984165748916348965149746136498416167491603648941631441034984161654974163649416341941610674984631489614896416106749641630648964160364194164741034974163489416031949641314941649741649616461649461049419649164896167489461631064894614987410631064974160361048941638794615748956110374894163541036741603574891689416301657489641631034974896461037498416498416309416389674166504894645025848769848769856923856971425032412098532047869525869845269745812579624868552832658623589753867854696325879635236898557429865748165416479741674894167416789416578946741636416541974163164789678496116414741661646467479494961641674946164161165646494964649741679264358579456894674658549164801670460234946106165106064149610164160149610364416530641603496416103461030346510304641034896413616416316746141136416465174864164146741616641361064641616410346846489237685289859846536452687625896345876578625872456387638793687632783678536876372786378368726874378654274687245374201876587436246368746345348634834563685

The library can compress sorted lists of unsigned integers. The API exposes two flavours of sequences: lists and sets. Lists can held repeated values, sets cannot. An example of list would be [22, 44, 77, 77, 77, 109] and a set looks like this [12, 15, 17, 66, 1341]. Both lists and sets work with 8, 16, 32 and 64 bits.

I don't know if this explanation answers your question.

[vteromero]

The results of benchmarking gov2.sorted:

Code:

| Algorithm          |Encoded Size     |Ratio %  |Encoding Speed|Decoding Speed|
|:-------------------|----------------:|--------:|-------------:|-------------:|
| VTEnc              |    2,889,599,350|    12.08|     77.69 M/s|     69.08 M/s|
| Delta+FastPFor128  |    3,849,161,656|    16.09|    855.60 M/s|    850.43 M/s|
| Delta+FastPFor256  |    3,899,341,376|    16.30|    915.43 M/s|    916.01 M/s|
| Delta+BinaryPacking|    4,329,919,808|    18.10|      3.03 G/s|      2.94 G/s|
| Delta+VariableByte |    6,572,084,696|    27.48|      2.05 G/s|      2.09 G/s|
| Delta+VarIntGB     |    7,923,819,720|    33.13|      2.54 G/s|      3.73 G/s|
| Copy               |   23,918,861,764|    100.0|      6.27 G/s|       -      |

As I expected, VTEnc's encoding and decoding speed are poor. The encoding ratio is the best among the tested algorithms though.

For now, I'm going to stop doing more benchmarking and going to focus on improving the encoding and decoding speed.

[vteromero]

Version v0.0.3 is out! Link

Compared with the initial version, the library is now about 30% faster when encoding and over 85% faster when decoding. However, there is still a long stretch to catch up with other similar algorithms in terms of encoding and decoding speed.

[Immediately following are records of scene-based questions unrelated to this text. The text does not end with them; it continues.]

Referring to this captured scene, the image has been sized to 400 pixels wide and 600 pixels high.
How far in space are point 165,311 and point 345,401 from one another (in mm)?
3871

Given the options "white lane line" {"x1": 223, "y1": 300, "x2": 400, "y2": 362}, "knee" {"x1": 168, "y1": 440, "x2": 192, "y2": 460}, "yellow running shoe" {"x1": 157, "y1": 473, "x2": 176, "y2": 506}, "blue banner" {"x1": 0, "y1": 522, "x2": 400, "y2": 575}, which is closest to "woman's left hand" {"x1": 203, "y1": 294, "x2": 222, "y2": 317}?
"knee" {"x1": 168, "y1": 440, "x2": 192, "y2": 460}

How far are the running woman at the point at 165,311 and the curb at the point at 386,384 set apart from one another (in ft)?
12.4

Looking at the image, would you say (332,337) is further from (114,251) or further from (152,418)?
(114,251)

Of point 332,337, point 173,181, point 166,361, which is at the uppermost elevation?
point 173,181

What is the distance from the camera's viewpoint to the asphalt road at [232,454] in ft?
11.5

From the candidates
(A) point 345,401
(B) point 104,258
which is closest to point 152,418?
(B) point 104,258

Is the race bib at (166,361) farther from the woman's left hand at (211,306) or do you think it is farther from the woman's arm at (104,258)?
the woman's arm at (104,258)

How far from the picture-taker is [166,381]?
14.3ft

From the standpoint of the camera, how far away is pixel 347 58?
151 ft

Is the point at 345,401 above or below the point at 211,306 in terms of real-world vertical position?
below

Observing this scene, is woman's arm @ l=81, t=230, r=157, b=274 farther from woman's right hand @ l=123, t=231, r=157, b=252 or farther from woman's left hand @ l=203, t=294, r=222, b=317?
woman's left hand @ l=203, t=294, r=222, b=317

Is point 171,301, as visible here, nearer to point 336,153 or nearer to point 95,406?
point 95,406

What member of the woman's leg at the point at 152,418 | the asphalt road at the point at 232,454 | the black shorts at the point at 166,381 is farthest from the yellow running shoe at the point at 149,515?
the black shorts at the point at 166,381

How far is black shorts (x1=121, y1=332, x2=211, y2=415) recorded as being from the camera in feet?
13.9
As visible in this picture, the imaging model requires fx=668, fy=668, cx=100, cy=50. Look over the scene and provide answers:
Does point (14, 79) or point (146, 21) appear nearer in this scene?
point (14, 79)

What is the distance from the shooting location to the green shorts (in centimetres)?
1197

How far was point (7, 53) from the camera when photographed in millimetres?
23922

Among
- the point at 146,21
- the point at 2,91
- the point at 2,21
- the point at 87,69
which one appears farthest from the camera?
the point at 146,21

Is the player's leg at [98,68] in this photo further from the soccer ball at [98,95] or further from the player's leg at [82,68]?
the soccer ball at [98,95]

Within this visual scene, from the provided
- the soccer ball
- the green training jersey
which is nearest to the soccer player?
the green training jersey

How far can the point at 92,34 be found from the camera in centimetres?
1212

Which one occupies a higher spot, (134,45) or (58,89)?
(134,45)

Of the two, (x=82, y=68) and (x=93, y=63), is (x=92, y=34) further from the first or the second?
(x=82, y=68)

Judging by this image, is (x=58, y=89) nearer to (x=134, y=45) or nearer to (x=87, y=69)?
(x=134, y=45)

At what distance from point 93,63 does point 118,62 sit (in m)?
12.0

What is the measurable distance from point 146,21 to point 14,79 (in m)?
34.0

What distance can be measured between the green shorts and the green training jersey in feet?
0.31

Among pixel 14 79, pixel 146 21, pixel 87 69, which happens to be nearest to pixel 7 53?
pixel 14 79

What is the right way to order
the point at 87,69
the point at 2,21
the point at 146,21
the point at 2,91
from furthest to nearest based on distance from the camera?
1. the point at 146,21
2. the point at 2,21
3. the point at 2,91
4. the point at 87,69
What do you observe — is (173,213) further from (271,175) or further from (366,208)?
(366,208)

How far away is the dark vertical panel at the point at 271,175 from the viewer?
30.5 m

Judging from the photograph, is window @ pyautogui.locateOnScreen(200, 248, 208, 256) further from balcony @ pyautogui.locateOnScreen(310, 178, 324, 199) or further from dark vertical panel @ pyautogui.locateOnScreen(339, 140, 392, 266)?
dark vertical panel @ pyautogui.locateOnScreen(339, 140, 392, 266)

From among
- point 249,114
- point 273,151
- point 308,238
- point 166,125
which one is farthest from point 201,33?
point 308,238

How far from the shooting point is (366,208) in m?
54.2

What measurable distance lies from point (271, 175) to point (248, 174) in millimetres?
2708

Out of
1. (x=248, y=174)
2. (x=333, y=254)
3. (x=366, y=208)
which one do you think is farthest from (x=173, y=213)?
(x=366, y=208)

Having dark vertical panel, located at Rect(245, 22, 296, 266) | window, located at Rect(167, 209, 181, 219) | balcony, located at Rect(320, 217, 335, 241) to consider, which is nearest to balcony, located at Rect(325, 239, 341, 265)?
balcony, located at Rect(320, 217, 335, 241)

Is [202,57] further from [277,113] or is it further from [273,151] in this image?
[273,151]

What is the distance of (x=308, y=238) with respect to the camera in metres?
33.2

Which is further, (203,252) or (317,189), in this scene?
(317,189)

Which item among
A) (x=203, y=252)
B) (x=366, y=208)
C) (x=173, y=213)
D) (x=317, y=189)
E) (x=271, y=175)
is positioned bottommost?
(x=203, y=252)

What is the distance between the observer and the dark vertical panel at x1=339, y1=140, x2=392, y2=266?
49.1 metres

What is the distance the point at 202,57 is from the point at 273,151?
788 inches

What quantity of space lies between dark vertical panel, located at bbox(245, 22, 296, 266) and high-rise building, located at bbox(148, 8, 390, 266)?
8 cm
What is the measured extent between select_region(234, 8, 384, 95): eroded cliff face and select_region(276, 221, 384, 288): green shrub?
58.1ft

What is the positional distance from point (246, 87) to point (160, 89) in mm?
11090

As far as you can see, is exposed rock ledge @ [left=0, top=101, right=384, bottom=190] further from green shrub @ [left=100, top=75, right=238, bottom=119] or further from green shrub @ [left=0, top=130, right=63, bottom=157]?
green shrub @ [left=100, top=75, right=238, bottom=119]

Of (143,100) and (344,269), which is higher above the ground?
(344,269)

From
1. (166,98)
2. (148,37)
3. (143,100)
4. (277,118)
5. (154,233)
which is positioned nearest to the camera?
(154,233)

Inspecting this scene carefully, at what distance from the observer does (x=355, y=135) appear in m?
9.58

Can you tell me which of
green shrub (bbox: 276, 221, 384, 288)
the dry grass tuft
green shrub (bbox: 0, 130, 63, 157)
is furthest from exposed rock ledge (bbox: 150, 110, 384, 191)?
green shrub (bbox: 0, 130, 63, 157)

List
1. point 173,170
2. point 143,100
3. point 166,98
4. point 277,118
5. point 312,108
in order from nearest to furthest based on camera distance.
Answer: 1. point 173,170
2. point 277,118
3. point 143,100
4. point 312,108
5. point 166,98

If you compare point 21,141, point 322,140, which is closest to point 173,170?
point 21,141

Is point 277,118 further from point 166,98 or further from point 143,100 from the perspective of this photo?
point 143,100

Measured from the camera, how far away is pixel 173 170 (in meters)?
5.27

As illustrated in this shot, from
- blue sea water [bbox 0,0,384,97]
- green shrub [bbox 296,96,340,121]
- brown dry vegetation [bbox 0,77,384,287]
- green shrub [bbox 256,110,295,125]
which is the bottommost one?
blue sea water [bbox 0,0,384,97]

Benchmarks for gov2.sorted:

Code:

| Algorithm          |Encoded Size     |Ratio %  |Encoding Speed|Decoding Speed|
|:-------------------|----------------:|--------:|-------------:|-------------:|
| VTEnc              |    2,889,599,350|    12.08|     75.86 M/s|     97.50 M/s|
| Delta+FastPFor128  |    3,849,161,656|    16.09|    641.80 M/s|    645.42 M/s|
| Delta+FastPFor256  |    3,899,341,376|    16.30|    682.57 M/s|    679.37 M/s|
| Delta+BinaryPacking|    4,329,919,808|    18.10|      2.32 G/s|      2.25 G/s|
| Delta+VariableByte |    6,572,084,696|    27.48|      1.51 G/s|      1.59 G/s|
| Delta+VarIntGB     |    7,923,819,720|    33.13|      1.79 G/s|      2.86 G/s|
| Copy               |   23,918,861,764|    100.0|      4.96 G/s|       -      |

I'm working now on v0.1.0 which will add the ability to specify a compression depth. This parameter will tell the encoder how many most-significant bits to encode, leaving the rest of least-significant bits untouched. In this way, the user will be able to fine-tune the degree of compression on each case, and consequently the encoding and decoding speed.